__Document extract__:
Scientists at Scripps Research have revealed how cells activate an emergency DNA repair system when standard pathways fail, a process that some cancer cells rely on for survival. This backup mechanism, known as break-induced replication, is error-prone and could become a target for new cancer therapies. The findings highlight vulnerabilities in tumors with defective SETX protein.
DNA in cells faces constant threats, including double-strand breaks that sever both strands of the helix. Normally, cells use precise repair systems to mend such damage. However, when these fail—often due to genetic tangles like R-loops, which are RNA-DNA structures—cells switch to a less reliable option called break-induced replication (BIR).
R-loops, while useful for cell functions, must be controlled to avoid genome instability. "R-loops are important for many different cell functions, but they must be tightly controlled," says Xiaohua Wu, a professor at Scripps Research and senior author of the study published in Cell Reports. Without proper regulation, they accumulate and heighten vulnerability.
The research centered on senataxin (SETX), a helicase protein that unwinds tangled genetic material. Mutations in the SETX gene link to neurological conditions like ataxia and amyotrophic lateral sclerosis (ALS), as well as uterine, skin, and breast cancers. In cells lacking functional SETX, R-loops build up at double-strand break sites, disrupting usual repair signals.
This leads to excessive trimming of broken DNA ends, exposing single-stranded sections that trigger BIR. BIR rapidly copies long DNA stretches to reconnect breaks but introduces errors, akin to a hasty emergency fix. "We were surprised but excited to find that the cell turns on an emergency DNA repair mechanism called break-induced replication (BIR)," Wu notes. "It's like an emergency repair team that works intensively but makes more mistakes."
SETX-deficient cells depend on BIR for survival, involving proteins like PIF1, RAD52, and XPF. Blocking these creates synthetic lethality, killing cancer cells while sparing healthy ones. "What's important is that these aren't essential in normal cells, which means we could selectively kill SETX-deficient tumors," Wu explains.
Though SETX mutations are rare, many cancers accumulate R-loops through other means, such as oncogene activation or estrogen signaling in breast cancers. The team, including Tong Wu, Youhang Li, Yuqin Zhao, Sameer Bikram Shah, and Linda Z. Shi, is now seeking inhibitors for BIR factors with low toxicity. The work received support from National Institutes of Health grants.

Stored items
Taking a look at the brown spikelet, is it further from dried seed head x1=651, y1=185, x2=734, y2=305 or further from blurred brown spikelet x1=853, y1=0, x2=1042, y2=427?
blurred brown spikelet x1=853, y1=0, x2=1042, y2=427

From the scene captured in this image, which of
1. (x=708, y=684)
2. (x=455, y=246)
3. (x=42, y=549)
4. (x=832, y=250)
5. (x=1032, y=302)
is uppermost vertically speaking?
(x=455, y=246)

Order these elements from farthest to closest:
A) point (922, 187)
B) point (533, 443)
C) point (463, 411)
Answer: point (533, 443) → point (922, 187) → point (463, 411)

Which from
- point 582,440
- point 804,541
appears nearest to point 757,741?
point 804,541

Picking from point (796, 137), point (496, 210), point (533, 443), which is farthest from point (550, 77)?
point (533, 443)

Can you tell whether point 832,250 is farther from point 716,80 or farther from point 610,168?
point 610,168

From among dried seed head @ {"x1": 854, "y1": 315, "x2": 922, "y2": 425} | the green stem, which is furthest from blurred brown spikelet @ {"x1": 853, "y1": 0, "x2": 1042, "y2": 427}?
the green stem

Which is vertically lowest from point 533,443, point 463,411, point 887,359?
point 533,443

__Exercises__:
- a) According to the DNA repair article, why could blocking PIF1, RAD52, and XPF kill SETX-deficient tumors while sparing healthy cells? Answer in one to three sentences.
- b) List every condition that the DNA repair article links to mutations in the SETX gene.

__Outputs by task__:
- a) SETX-deficient cells depend on break-induced replication (BIR) to survive, and PIF1, RAD52, and XPF are involved in that process. These proteins are not essential in normal cells, so blocking them would selectively kill the SETX-deficient tumor cells.

- b)
- Ataxia
- Amyotrophic lateral sclerosis (ALS)
- Uterine cancer
- Skin cancer
- Breast cancer